ISR (TIMER0_COMPA_vect) // IR carrier generator
{
	if (count) { // if a count was pushed in...
		state ? IO_PORT &= ~_BV (IR_BIT) : onoff ? IO_PORT |= _BV (IR_BIT) : IO_PORT &= ~_BV (IR_BIT);
		count -= state; // decrement count (on times only)
		state = state ? 0 : 1; // if led was on set it off, else set it on
	}
}

ISR (INT0_vect) // INT0 handler - we arrive here when the button is pressed
{
	GIMSK = (0x00 & ~_BV (INT0)); // disable hardware INT0
}

int main (void)
{
	uint8_t deb; // debounce counter
	const uint8_t *ptr; // pointer to IR command packet

	cli();   // disable interrupts while setting stuff

	IO_PORT = 0x00; // all pullups off
	IO_DDR = 0x00; // all pins inputs (for now)

	ADCSRA = 0x00; // turn off ADC

	// set timer 0 (8 bit) to CTC mode, carrier freq. this times the IR pulses.
	TCCR0A = (0x00 | _BV (WGM01)); // mode 2 (CTC) OCR0A = top
	TCCR0B = (0x00 | _BV (CS00)); // F_CPU/1 = 8000000
	OCR0A = ((F_CPU / 2000 / KHZ) - 1); // divider for IR carrier freq
	TIMSK = (0x00 | _BV (OCIE0A)); // enable interrupt on OCR0A match

	GIMSK = (0x00 & ~_BV (INT0)); // disable hardware INT0
	MCUCR = (0x00 & ~ (_BV (ISC01) | _BV (ISC00))); // set hardware INT0 active on low LEVEL

	while (1) {

		cli();   // disable interrupts

		IO_PORT = 0x00; // insure port is completely...
		IO_DDR = 0x00; // ...off before going to sleep.

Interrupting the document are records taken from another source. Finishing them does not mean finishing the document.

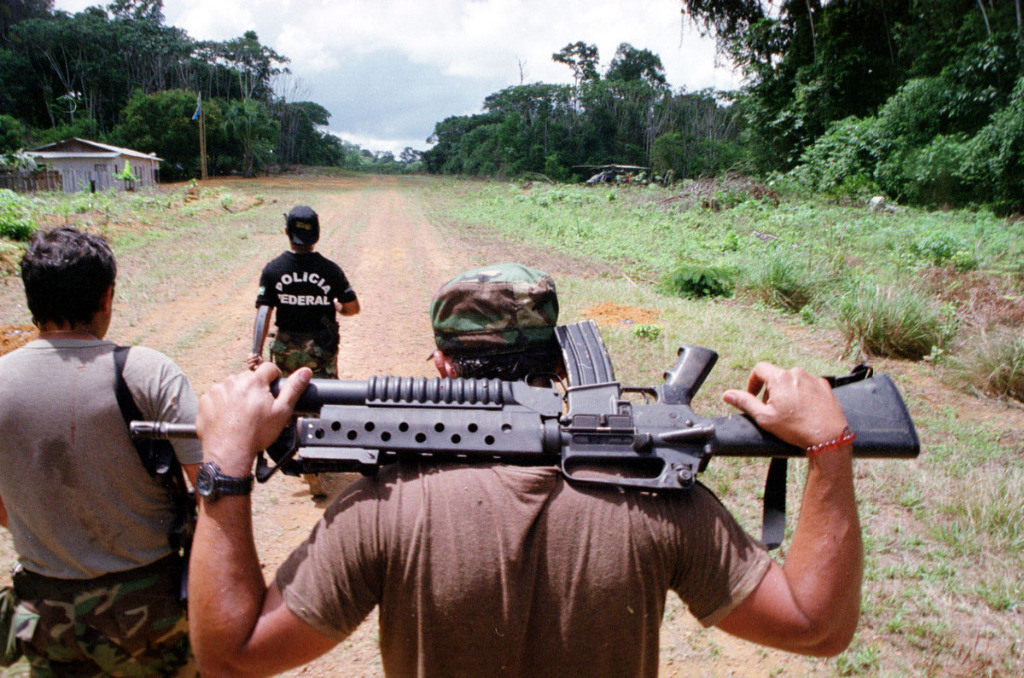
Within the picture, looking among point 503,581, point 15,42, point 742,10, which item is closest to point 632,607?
point 503,581

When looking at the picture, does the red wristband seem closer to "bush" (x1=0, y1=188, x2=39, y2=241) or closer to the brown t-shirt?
the brown t-shirt

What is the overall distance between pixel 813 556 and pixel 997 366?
610 centimetres

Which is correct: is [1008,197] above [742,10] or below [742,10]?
below

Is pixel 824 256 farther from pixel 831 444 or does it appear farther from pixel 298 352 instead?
pixel 831 444

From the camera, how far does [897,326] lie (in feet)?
22.9

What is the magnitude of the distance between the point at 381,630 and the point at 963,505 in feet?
13.1

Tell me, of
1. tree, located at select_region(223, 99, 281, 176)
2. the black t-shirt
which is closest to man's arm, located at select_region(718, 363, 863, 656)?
the black t-shirt

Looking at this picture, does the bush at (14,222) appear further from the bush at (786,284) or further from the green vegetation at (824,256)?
the bush at (786,284)

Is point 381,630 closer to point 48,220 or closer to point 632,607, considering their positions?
point 632,607

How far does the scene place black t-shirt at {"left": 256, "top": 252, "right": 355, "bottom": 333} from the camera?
4.05m

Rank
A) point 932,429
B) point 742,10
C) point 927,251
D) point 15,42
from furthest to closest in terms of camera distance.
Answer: point 15,42, point 742,10, point 927,251, point 932,429

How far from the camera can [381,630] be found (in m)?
1.27

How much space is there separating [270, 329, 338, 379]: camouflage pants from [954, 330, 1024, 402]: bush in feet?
19.2

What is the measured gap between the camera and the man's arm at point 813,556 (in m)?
1.25
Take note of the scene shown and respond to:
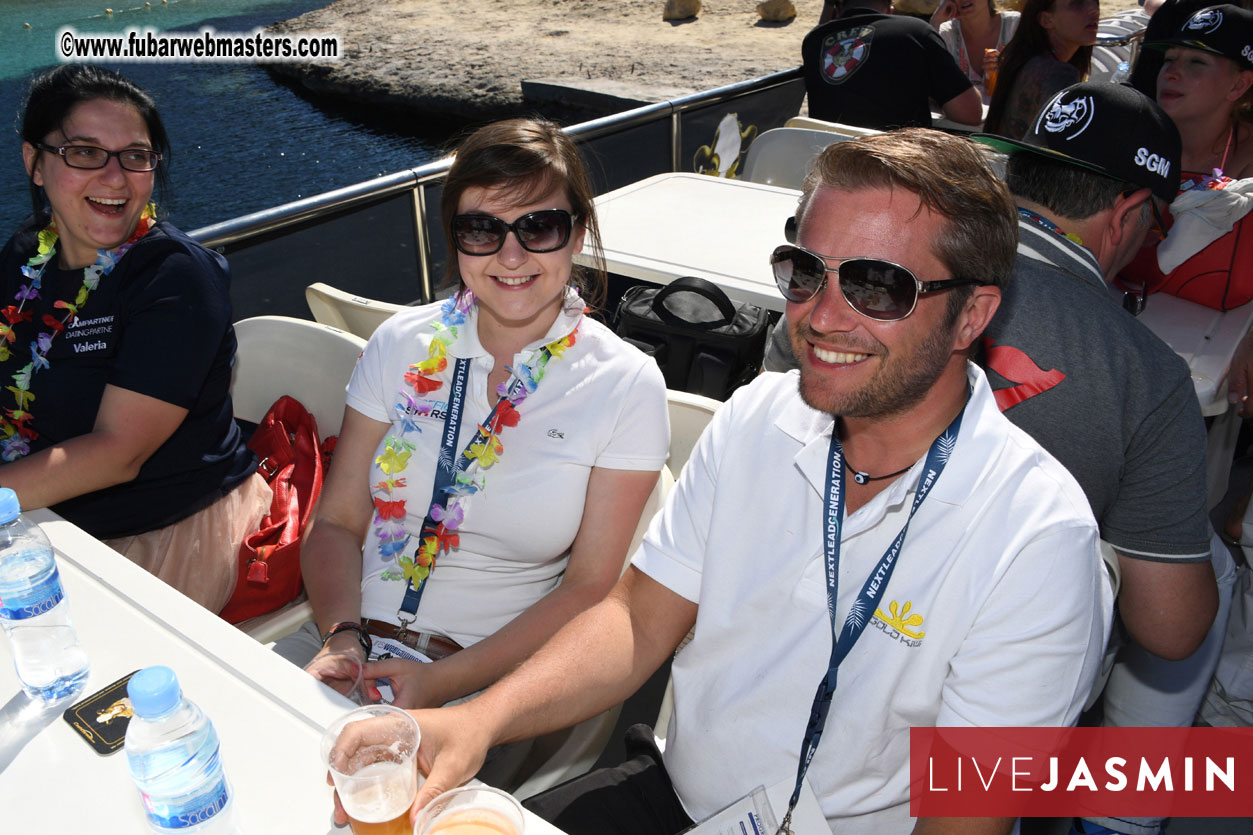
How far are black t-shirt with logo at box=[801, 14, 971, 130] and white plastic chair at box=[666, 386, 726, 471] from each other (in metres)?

		set_sleep_mode (SLEEP_MODE_PWR_DOWN); // set CPU to go into power down mode
		sleep_enable();   // enable CPU to be powered down
		sleep_bod_disable();   // turn off brown-out detector

		GIMSK = (0x00 | _BV (INT0)); // enable INT0 active low

		sei();   // enable interrupts
		sleep_cpu();   // power down cpu (all clocks stopped)


		/////////////// cpu is now asleep - awaiting pushbutton INT0 ///////////////


		sleep_disable();   // turn off sleep mode
		ptr = shutter1; // point to default command
		deb = 10; // load debounce 10 msec

		while (deb--) {
			_delay_msec (1); // tiny delay

			if (! (IO_PIN & _BV (MODE))) { // if mode is low
				ptr = shutter2; // alternate mode selected
				break; // quit checking
			}
		}

		send_cmd (ptr, 3, 24); // send "shutter1" or "shutter2" depending on "mode"

		// wait for button to be released (prevent repeats if button held down).
		deb = 100; // init debounce

		while (deb--) {
			_delay_msec (1); // tiny delay

			if (! (IO_PIN & _BV (BUTTON))) { // if button is pressed...
				deb = 100; // ...keep checking
			}
		} // now button confirmed released for 100 msec
	}
}
// end of sony_ir.cpp

OK and one last thing. I have a Tosduino mcu and I want to know if this code would work. According to the specs say it's still an atmega328 chip.